• [課題 A] 専斎についての文章によると、専斎が明治4年にアメリカやヨーロッパの医療制度の視察に行ったのは、誰の推薦によるものですか。
• [課題 B] 専斎についての文章から、「大村藩の医者、長与中庵の家に」から「入り、医学の勉強を始めます。」までをすべて引用してください。

大村藩の医者、長与中庵の家に生まれます。専斎が4歳の時に父が亡くなり、祖父の俊達に育てられます。
俊達は、天然痘の予防など大村藩医として大活躍した医者であり、専斎のその後の活躍は、この祖父の影響が大きかったと思われます。
専斎は、五教館で学んだ後、大坂にあった緒方洪庵の適塾に通い、蘭学を学びます。6年後、長崎に行き、オランダ商館医ポンペの教えていた医学伝習所に入り、医学の勉強を始めます。
明治となり長崎医学校ができると、専斎は学頭として、我が国最初の医学校の設立に大変力を注ぎました。
明治4年には、伊藤博文の推薦で、アメリカやヨーロッパの医療制度の視察に行き、帰国後、医務局長に就任します。この時作った「医制」は医者の免許制度や医学教育など現在にも通じるもので、近代医療制度は、専斎の力によるところが大きかったと言えます。

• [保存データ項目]
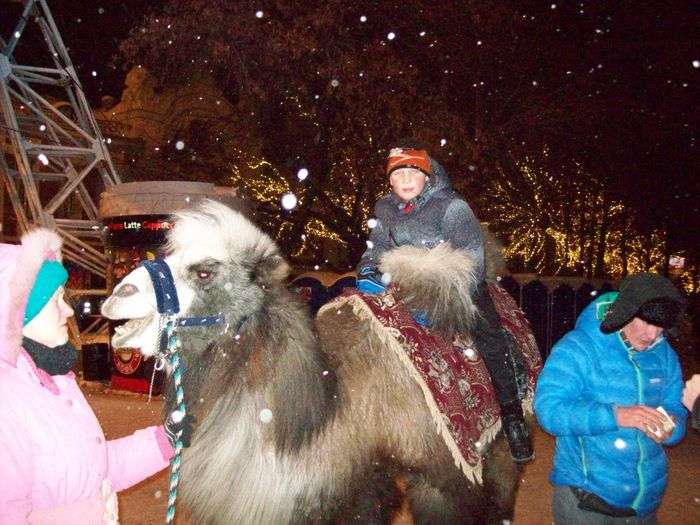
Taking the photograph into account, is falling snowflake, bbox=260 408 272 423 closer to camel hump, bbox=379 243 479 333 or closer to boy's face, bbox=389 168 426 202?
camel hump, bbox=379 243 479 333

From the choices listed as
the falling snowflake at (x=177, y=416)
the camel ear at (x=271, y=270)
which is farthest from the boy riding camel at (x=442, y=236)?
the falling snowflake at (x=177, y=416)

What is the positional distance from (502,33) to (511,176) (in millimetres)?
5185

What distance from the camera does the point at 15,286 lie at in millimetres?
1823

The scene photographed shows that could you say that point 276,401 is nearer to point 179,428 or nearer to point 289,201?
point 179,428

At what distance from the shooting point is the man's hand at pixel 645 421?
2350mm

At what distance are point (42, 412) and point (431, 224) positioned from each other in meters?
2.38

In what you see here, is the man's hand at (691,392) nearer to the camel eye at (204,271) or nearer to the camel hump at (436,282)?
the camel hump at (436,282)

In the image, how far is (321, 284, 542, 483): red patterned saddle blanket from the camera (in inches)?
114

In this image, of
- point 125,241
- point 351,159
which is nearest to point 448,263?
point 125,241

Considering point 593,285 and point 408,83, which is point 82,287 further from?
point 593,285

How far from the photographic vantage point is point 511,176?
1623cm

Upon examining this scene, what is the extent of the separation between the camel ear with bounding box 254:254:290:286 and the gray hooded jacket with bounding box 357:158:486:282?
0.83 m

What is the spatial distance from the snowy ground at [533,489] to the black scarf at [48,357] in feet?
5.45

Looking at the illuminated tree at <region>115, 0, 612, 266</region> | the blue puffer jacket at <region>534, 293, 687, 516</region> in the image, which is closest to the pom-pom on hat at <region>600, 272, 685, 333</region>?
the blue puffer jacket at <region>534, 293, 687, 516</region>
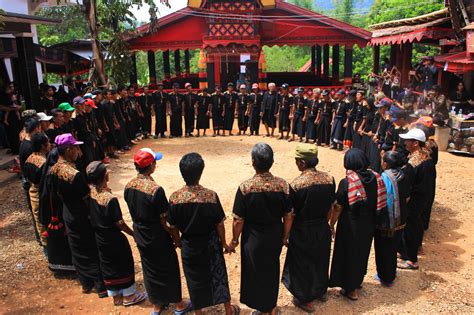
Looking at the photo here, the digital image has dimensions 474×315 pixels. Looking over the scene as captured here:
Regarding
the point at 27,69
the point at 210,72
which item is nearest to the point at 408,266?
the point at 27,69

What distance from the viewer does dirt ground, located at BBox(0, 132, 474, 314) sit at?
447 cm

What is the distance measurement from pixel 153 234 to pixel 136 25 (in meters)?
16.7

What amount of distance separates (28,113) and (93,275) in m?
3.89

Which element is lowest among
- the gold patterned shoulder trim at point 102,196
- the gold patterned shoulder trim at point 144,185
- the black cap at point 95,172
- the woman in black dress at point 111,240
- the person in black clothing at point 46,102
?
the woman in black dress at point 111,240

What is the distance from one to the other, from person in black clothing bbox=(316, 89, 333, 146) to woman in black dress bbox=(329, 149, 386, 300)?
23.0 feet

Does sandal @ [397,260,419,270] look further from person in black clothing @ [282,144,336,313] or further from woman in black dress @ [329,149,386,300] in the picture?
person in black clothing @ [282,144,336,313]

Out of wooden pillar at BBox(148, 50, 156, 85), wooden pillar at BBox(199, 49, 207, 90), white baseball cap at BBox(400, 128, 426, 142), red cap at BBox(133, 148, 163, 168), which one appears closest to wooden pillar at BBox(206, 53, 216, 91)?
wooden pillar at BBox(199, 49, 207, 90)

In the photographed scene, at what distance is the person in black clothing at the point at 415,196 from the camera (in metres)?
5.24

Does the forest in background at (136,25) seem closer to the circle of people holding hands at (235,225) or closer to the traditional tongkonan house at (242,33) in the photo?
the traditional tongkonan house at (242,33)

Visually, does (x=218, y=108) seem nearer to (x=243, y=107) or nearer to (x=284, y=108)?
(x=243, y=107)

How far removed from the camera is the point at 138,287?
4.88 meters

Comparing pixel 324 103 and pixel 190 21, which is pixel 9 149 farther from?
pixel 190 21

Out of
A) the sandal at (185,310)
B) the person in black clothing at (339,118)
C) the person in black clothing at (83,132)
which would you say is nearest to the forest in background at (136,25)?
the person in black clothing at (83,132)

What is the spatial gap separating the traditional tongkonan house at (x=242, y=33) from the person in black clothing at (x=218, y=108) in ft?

---

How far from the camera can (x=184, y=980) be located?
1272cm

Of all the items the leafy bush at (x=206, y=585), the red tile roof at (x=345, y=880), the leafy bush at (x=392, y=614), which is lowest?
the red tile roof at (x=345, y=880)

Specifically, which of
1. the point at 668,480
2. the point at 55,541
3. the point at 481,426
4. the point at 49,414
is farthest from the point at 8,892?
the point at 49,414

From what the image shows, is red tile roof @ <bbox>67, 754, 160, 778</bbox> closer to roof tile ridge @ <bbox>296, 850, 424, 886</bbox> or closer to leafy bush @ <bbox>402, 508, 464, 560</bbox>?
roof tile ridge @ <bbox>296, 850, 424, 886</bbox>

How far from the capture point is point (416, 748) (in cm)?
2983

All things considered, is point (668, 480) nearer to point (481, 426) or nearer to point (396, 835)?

• [解答欄 A] 伊藤博文の推薦です。

• [解答欄 B]
大村藩の医者、長与中庵の家に生まれます。専斎が4歳の時に父が亡くなり、祖父の俊達に育てられます。
俊達は、天然痘の予防など大村藩医として大活躍した医者であり、専斎のその後の活躍は、この祖父の影響が大きかったと思われます。
専斎は、五教館で学んだ後、大坂にあった緒方洪庵の適塾に通い、蘭学を学びます。6年後、長崎に行き、オランダ商館医ポンペの教えていた医学伝習所に入り、医学の勉強を始めます。